Let me see if I can explain my scientific inquiry here without indulging in any incest jokes about the inhabitants of rural Texas. Let’s say Armadillo A and Armadillo B, two female armadillos with adjacent territories, each bear four pups who are identical quadruplets: the female Aa’s and the male Bb’s. To simplify things, we’ll say for the sake of argument that two of the Aa’s are hit by pick-up trucks, one Bb is shot by a bored redneck, and one Bb dies at the hands of the Mexican drug cartel during a deep undercover mission for the DEA. But the other two Aa sisters and two Bb brothers, being close neighbors, fall in armadillo love and have their own armadillo babies. The resulting two sets of cousins are now closely related enough to be siblings in any other species, and the aunts and uncles of those armadillo babies are no different, genetically, from their parents. You can imagine how, after several generations, the armadillo population of this county in Texas is in something of a genetic bottleneck, and there’s more than one reason the local armadillos don’t have any front teeth. (Dang it.)

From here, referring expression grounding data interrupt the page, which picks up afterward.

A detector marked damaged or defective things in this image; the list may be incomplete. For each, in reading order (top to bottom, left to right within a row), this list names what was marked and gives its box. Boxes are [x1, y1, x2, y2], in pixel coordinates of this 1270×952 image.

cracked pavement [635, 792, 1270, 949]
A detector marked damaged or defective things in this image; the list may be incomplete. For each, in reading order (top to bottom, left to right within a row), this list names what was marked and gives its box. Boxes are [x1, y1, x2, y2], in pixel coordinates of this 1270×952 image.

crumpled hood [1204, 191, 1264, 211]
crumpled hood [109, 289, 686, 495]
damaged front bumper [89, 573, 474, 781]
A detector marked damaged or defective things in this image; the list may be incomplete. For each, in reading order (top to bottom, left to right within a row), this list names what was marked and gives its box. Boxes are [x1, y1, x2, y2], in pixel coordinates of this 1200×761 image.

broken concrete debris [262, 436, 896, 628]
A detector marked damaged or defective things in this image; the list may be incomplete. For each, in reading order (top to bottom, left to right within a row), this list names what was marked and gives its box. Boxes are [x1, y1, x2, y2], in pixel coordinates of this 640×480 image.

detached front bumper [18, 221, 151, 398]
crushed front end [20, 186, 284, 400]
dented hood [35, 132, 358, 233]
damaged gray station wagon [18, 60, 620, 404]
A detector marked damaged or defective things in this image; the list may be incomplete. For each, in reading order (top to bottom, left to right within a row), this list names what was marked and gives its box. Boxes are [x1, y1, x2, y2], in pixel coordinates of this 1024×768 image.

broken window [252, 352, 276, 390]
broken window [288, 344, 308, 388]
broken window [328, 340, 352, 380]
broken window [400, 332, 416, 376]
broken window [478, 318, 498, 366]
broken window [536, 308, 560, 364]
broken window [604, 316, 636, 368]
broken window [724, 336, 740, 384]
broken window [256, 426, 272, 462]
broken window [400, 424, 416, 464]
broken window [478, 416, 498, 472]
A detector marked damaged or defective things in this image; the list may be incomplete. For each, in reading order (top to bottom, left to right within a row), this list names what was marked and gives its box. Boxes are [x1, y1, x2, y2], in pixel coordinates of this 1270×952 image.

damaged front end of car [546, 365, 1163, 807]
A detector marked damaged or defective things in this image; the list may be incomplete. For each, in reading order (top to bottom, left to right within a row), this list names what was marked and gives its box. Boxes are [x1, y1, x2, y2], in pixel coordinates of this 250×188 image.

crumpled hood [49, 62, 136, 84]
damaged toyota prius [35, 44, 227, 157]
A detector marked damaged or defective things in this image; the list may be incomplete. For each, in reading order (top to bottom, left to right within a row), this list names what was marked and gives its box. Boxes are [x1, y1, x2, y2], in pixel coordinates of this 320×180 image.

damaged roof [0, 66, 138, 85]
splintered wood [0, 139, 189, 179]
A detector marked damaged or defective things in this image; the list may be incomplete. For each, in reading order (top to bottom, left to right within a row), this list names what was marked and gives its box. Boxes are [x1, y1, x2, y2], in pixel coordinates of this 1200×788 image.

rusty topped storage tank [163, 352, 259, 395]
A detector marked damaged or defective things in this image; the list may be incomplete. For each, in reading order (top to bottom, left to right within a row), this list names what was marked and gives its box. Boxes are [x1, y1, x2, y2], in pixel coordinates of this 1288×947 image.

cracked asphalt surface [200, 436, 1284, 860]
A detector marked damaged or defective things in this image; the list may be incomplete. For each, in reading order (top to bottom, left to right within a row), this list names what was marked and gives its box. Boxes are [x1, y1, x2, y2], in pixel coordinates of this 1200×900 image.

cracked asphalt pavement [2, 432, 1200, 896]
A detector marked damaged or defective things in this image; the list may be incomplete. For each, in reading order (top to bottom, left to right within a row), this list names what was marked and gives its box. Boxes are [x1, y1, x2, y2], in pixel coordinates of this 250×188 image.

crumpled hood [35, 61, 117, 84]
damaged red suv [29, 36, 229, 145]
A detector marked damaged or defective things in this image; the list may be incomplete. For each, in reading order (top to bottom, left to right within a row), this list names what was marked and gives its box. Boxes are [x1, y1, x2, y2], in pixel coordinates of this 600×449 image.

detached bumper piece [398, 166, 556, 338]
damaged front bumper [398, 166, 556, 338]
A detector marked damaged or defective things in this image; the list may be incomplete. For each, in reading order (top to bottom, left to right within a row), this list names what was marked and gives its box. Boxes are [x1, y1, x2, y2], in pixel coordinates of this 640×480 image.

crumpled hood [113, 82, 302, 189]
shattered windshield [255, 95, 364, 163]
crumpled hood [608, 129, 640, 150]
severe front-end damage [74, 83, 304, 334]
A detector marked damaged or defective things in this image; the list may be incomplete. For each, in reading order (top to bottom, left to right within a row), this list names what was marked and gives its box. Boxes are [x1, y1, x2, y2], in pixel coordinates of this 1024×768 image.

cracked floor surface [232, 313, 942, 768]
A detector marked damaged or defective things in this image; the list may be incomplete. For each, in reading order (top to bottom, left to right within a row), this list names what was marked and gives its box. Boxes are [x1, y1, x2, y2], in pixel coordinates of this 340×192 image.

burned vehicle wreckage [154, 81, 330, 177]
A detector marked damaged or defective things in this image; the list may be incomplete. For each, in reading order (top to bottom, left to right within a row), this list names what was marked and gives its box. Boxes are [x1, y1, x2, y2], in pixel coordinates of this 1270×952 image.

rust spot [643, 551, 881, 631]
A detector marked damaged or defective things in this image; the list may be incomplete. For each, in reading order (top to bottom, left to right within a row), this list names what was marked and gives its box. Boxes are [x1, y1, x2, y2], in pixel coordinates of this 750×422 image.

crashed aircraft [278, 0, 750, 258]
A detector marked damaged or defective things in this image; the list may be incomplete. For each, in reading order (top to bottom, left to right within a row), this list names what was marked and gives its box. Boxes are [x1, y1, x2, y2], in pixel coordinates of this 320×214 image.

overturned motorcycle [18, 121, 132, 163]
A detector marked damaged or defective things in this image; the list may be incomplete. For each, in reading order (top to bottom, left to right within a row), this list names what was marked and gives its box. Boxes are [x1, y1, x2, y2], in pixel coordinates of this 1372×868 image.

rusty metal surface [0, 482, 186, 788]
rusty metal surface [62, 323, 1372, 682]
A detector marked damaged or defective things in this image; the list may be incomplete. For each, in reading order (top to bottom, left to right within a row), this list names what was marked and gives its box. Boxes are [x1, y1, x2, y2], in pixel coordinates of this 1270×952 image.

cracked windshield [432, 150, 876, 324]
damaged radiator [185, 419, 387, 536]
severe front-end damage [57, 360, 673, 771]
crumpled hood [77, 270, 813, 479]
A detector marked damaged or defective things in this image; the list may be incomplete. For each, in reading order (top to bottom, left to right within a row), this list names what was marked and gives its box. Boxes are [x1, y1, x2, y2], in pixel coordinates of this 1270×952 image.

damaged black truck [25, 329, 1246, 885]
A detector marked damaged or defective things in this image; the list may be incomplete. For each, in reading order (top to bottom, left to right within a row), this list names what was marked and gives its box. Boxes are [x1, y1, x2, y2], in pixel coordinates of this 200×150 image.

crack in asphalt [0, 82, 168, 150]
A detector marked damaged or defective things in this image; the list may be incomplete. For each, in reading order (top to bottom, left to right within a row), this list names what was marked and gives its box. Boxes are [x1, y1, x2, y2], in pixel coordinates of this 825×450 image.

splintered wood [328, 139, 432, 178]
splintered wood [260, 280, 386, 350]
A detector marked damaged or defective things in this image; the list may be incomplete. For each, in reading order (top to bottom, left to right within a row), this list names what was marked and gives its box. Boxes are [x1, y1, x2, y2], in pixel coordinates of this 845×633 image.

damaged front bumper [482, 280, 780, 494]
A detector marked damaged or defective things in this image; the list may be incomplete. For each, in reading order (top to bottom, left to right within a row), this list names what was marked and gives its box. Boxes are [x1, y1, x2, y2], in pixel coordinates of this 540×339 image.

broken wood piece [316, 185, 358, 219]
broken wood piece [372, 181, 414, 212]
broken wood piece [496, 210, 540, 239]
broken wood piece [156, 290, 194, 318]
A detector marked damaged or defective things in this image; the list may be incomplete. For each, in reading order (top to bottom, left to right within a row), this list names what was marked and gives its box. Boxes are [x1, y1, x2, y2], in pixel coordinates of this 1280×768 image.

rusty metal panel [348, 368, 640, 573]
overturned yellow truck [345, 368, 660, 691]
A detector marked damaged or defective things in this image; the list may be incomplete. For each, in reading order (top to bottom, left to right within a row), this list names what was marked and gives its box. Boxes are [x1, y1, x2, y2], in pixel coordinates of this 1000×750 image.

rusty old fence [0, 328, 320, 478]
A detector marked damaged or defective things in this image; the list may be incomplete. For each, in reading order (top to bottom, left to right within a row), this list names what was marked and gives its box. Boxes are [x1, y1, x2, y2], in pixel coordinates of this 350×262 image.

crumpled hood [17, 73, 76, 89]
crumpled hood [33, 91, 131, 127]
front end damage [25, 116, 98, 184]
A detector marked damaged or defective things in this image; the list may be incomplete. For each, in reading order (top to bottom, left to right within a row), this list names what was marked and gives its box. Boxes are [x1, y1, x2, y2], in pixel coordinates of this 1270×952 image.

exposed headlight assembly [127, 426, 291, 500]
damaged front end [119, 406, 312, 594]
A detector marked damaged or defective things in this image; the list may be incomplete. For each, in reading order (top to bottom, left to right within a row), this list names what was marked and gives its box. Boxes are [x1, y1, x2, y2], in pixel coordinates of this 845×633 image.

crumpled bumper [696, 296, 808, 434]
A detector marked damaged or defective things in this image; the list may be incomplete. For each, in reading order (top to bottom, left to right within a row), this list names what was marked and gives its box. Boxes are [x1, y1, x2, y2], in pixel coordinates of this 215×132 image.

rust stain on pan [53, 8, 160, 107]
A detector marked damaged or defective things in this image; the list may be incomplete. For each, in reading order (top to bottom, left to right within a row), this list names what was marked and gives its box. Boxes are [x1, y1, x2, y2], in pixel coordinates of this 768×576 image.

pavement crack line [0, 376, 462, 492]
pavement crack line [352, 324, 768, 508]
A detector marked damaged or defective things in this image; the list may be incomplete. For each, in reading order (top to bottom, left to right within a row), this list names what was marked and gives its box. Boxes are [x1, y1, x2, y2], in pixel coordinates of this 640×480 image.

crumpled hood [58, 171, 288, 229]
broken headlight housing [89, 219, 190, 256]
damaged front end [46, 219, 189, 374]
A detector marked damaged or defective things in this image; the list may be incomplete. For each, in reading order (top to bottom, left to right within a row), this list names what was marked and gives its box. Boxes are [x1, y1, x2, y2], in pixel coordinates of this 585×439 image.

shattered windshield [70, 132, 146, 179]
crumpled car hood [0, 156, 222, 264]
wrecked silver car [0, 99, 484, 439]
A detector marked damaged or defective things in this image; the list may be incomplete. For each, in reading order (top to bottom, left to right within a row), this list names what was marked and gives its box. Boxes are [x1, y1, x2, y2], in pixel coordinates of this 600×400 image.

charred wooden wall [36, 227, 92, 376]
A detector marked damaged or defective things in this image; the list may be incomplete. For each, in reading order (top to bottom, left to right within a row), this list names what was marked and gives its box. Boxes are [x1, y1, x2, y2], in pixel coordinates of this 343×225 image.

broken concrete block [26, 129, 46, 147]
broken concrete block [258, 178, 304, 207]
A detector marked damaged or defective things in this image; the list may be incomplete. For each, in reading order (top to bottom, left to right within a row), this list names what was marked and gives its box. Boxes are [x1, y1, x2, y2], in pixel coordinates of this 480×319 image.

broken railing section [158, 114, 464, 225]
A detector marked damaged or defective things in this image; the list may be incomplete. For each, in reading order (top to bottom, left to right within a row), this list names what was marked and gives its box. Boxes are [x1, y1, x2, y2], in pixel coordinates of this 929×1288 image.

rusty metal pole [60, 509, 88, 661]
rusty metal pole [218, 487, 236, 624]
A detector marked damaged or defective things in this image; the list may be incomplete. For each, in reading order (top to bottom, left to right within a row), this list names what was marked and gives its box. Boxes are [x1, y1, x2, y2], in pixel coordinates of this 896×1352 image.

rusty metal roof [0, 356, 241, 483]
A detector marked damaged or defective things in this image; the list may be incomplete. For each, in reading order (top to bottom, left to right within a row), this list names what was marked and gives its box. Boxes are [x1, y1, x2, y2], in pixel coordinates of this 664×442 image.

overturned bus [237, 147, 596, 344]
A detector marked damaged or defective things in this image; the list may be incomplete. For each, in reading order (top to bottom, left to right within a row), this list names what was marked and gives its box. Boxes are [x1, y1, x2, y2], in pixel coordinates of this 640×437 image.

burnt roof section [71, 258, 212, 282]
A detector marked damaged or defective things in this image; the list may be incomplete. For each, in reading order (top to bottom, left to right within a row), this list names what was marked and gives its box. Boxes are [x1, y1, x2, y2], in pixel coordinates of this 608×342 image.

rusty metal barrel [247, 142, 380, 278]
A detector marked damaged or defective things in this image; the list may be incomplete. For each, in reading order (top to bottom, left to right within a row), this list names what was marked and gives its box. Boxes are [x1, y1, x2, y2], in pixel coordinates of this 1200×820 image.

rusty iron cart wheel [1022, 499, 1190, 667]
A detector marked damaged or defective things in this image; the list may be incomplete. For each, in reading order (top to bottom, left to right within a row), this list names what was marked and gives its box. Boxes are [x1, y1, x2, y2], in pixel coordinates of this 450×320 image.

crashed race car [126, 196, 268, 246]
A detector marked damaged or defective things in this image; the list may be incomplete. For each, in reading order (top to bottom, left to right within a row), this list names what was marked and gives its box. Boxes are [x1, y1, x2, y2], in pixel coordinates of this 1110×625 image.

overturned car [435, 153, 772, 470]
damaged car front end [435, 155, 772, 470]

Lord help them if the quads are born with a real genetic defect, for then all four are likely doomed. Or if the quads are genetically superior to other litters and all survive to breed, it’s a mixed blessing: it’s fantastic news for the parents but ultimately leads to local incest down the line. In armadillo reproduction, it’s all or nothing; no singular armadillo has any genetic advantage over its brothers or sisters, and shares the exact same probability of survival. Yet it must be to the armadillo’s advantage as a species to bear identical quadruplets, despite the enormous risk, or else they’d have singletons or fraternal twins. So why does the armadillo go monozygotic at all? It’s partially the fault of its weird physiology: armadillos can delay the development of a fertilized egg for up to four months until conditions are favorable, which is to their advantage, and that egg lives in a uniquely shaped uterus that can only accommodate one egg. In most species, that would necessarily mean one offspring. But by splitting into four, the armadillo mother quadruples the chances of what is, genetically speaking, still only one baby with four bodies.
As far as my incest & inbreeding scenario, it’s conjecture that’s never been proven to happen. Perhaps the armadillo only has a survival rate of 1 out of 4 in its first year. Perhaps it travels too far in its lifetime over its enormous range to put its genes in the same pool as its identical siblings. Or perhaps there is some mechanism that prevents incest in armadillo culture; a pheromonal “Do Not Enter” sign. In any case, it’s clear that the armadillo’s best armor isn’t its bony plates. It has conquered the nighttime lands from Nebraska to Uruguay by counting on being a constant loser; expecting to be prey, it quadruples its chances by quadrupling its genetic self. There is safety in numbers, and the armadillo’s best protection is multiplicity. You can afford to die once or twice when you are many.